== Texte proposé

C’est très fauché, tourné dans deux-trois décors sur un coin de plateau, et excessivement bavard. Une série B dure généralement 1h15-1h20. Avec ses 1h40, Too Late for Tears a clairement une vingtaine de minutes de trop, il aurait gagné à être plus sec, en particulier dans sa mise en place. Nonobstant ces défauts, il vaut le coup d’œil. Jane est sans doute une des pires femmes fatales du film noir. Sous couvert d’épouse au foyer de classe moyenne frustrée, c’est un personnage maléfique, manipulatrice sans pitié. Elle réussit en comparaison à rendre l’arnaqueur Danny pathétique et humain. Lizabeth Scott et Dan Duryea sont excellents et le reste du casting tient la route, rattrapant les faiblesses liées au manque de rythme et de ressources.
Films vus seuls
なみだ川 [Namida gawa] de Kenji Misumi (1967, La rivière des larmes)

Namida gawa est l’adaptation d’un roman de Shûgorô Yamamoto, déjà remarqué en ces lieux pour le pas terrible Goben no tsubaki (1964). Ecrivain prolifique fameux pour ses œuvres humanistes sur le petit peuple, il a fréquemment mis en avant la force intérieure d’héroïnes féminines non réifiées. C’est le cas ici, avec ces deux sœurs de la classe moyenne qui luttent contre des hommes égoïstes et retors. On pourra s’étonner de la présence de Kenji Misumi aux manettes, surtout célèbre en Occident pour ses chanbaras bourrés de violence. Il a en réalité une carrière éclectique et était apprécié au Japon pour ses drames. Fidèle de la Daiei, il y demeura de ses débuts en 1951 à la faillite du studio en 1971.
Le script est assez mélo, rédigé par Yoshikata Yoda, le scénariste de vingt-cinq Mizoguchi. Kenji Misumi ne succombe pourtant pas au pathos malgré quelques pleurs d’usage. Il est bien servi par une distribution crédible et sans star, portée par Shiho Fujimura (Shizu) avec qui il a travaillé onze fois. Si Namida gawa n’a rien d’extraordinaire, on est dans le tout-venant de l’époque, c’est une curiosité courte (1h19) et correctement maîtrisée qui dévoile une facette inhabituelle de Misumi.

====
== Entrées extraites

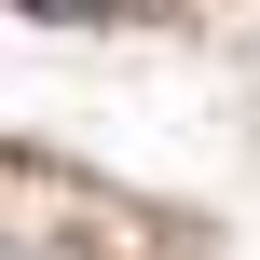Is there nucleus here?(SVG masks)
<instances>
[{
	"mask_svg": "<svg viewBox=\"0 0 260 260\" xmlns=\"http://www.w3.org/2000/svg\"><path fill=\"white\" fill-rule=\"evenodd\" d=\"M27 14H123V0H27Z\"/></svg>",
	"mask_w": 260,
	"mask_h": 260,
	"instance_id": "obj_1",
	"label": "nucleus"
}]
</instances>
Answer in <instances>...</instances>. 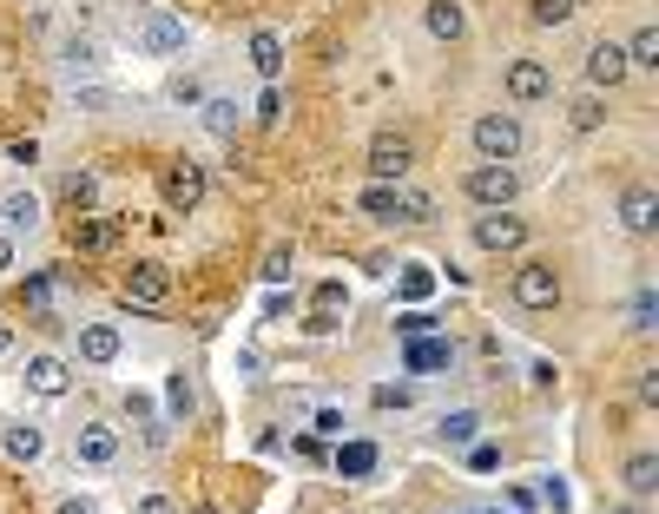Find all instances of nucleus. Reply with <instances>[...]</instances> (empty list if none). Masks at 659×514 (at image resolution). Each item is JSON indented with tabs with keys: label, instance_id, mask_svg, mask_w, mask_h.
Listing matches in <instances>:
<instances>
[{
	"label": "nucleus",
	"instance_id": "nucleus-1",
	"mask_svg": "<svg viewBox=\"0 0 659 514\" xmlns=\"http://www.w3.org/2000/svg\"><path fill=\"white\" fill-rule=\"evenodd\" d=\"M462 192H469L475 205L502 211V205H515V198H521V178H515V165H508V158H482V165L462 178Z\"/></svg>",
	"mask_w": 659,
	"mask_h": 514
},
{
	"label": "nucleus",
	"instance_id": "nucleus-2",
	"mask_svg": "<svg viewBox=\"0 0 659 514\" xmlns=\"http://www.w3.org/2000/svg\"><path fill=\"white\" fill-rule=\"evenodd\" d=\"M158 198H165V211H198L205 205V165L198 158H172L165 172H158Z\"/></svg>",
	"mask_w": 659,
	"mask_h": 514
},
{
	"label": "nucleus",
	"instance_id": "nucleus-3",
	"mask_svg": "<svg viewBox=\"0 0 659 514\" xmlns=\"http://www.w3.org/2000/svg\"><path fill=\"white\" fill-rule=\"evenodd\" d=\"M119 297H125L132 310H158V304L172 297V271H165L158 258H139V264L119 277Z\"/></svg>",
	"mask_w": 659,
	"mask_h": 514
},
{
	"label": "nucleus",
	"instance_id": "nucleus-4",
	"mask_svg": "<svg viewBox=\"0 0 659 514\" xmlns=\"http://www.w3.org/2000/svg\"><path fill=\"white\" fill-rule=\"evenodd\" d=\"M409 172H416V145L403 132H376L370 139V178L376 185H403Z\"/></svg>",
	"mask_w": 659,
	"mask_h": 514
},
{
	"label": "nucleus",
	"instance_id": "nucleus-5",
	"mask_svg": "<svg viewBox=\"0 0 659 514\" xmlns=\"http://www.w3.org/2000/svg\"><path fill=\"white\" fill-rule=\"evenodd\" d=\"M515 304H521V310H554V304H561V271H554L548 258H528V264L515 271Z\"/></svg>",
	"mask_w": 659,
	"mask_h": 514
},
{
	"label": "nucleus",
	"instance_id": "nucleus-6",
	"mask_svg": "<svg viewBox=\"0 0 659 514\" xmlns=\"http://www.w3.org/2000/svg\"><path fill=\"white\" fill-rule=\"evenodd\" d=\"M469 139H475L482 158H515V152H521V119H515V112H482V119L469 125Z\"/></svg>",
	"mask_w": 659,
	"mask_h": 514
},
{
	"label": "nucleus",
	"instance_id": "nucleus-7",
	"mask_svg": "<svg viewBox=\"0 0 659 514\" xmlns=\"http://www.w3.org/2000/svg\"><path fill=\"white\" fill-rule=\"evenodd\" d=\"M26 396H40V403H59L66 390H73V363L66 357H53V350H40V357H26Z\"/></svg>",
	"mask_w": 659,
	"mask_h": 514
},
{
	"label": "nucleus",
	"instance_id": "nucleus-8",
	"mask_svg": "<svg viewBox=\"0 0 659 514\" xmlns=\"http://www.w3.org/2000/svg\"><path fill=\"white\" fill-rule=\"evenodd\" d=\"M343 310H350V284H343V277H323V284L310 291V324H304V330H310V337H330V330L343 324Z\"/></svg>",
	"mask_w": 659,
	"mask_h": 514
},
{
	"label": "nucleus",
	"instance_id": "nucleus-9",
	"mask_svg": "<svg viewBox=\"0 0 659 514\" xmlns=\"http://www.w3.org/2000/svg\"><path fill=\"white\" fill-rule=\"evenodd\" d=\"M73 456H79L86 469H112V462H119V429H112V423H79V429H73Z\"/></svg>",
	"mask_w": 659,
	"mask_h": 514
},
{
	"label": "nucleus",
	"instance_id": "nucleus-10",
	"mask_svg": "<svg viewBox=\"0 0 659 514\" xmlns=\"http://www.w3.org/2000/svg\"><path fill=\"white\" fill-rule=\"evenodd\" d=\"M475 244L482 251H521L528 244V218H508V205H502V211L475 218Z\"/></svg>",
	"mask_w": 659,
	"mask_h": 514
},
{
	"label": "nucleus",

====

Exercices à traiter:
1. Dans le texte proposé, qui a écrit le scénario de Namida gawa ?
2. Reprenez sous forme de liste le paragraphe du texte proposé qui commence par « Le script est assez mélo », en conservant ses faits principaux.
3. Mettez à jour le passage du texte proposé qui commence aux mots « C’est très fauché, tourné » et se termine après « rivière des larmes) », en remplaçant « excellents » par « remarquables ».
Les enregistrements forment un matériau à part.

Liste des solutions:
1. Yoshikata Yoda, le scénariste de vingt-cinq Mizoguchi.

2.
- Scénario plutôt mélodramatique, écrit par Yoshikata Yoda, scénariste de vingt-cinq Mizoguchi.
- Kenji Misumi ne cède pas au pathos, malgré quelques pleurs d'usage.
- Distribution crédible et sans star, portée par Shiho Fujimura (Shizu), avec qui il a travaillé onze fois.
- Film sans rien d'extraordinaire, dans le tout-venant de l'époque.
- Curiosité courte (1h19), correctement maîtrisée, qui montre une facette inhabituelle de Misumi.

3.
C’est très fauché, tourné dans deux-trois décors sur un coin de plateau, et excessivement bavard. Une série B dure généralement 1h15-1h20. Avec ses 1h40, Too Late for Tears a clairement une vingtaine de minutes de trop, il aurait gagné à être plus sec, en particulier dans sa mise en place. Nonobstant ces défauts, il vaut le coup d’œil. Jane est sans doute une des pires femmes fatales du film noir. Sous couvert d’épouse au foyer de classe moyenne frustrée, c’est un personnage maléfique, manipulatrice sans pitié. Elle réussit en comparaison à rendre l’arnaqueur Danny pathétique et humain. Lizabeth Scott et Dan Duryea sont remarquables et le reste du casting tient la route, rattrapant les faiblesses liées au manque de rythme et de ressources.
Films vus seuls
なみだ川 [Namida gawa] de Kenji Misumi (1967, La rivière des larmes)